## Problem to solve:
Arrange every item below as a numbered list, omitting the blank lines and the pictures.

Questions on pictured scenes
........

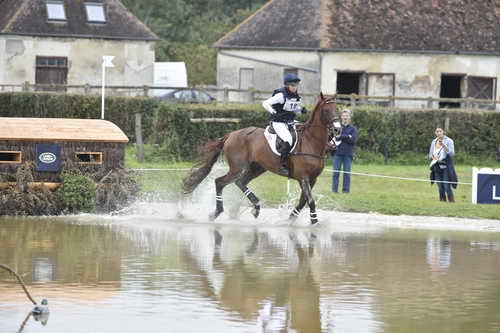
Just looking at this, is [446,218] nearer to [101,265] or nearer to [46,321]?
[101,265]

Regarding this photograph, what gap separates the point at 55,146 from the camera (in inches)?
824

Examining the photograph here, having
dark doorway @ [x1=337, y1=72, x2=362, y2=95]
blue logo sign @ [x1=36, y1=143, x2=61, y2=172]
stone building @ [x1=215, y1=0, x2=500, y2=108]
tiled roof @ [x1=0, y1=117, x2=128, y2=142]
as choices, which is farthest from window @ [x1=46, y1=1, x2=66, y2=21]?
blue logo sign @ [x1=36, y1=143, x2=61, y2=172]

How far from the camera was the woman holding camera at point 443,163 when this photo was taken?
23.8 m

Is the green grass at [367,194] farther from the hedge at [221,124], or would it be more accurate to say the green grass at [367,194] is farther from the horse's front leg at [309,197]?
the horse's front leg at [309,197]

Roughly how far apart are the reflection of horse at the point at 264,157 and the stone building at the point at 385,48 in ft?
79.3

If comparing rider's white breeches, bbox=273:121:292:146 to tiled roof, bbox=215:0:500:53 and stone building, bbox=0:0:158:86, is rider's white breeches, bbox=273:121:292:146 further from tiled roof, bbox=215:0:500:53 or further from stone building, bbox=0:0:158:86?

........

## Expected answer:
1. Just looking at this, is [446,218] nearer to [101,265] or nearer to [46,321]?
2. [101,265]
3. Regarding this photograph, what gap separates the point at 55,146 from the camera (in inches)?
4. 824
5. Examining the photograph here, having
6. dark doorway @ [x1=337, y1=72, x2=362, y2=95]
7. blue logo sign @ [x1=36, y1=143, x2=61, y2=172]
8. stone building @ [x1=215, y1=0, x2=500, y2=108]
9. tiled roof @ [x1=0, y1=117, x2=128, y2=142]
10. as choices, which is farthest from window @ [x1=46, y1=1, x2=66, y2=21]?
11. blue logo sign @ [x1=36, y1=143, x2=61, y2=172]
12. How far from the camera was the woman holding camera at point 443,163 when this photo was taken?
13. 23.8 m
14. Is the green grass at [367,194] farther from the hedge at [221,124], or would it be more accurate to say the green grass at [367,194] is farther from the horse's front leg at [309,197]?
15. the horse's front leg at [309,197]
16. Roughly how far apart are the reflection of horse at the point at 264,157 and the stone building at the point at 385,48 in ft?
17. 79.3
18. If comparing rider's white breeches, bbox=273:121:292:146 to tiled roof, bbox=215:0:500:53 and stone building, bbox=0:0:158:86, is rider's white breeches, bbox=273:121:292:146 further from tiled roof, bbox=215:0:500:53 or further from stone building, bbox=0:0:158:86?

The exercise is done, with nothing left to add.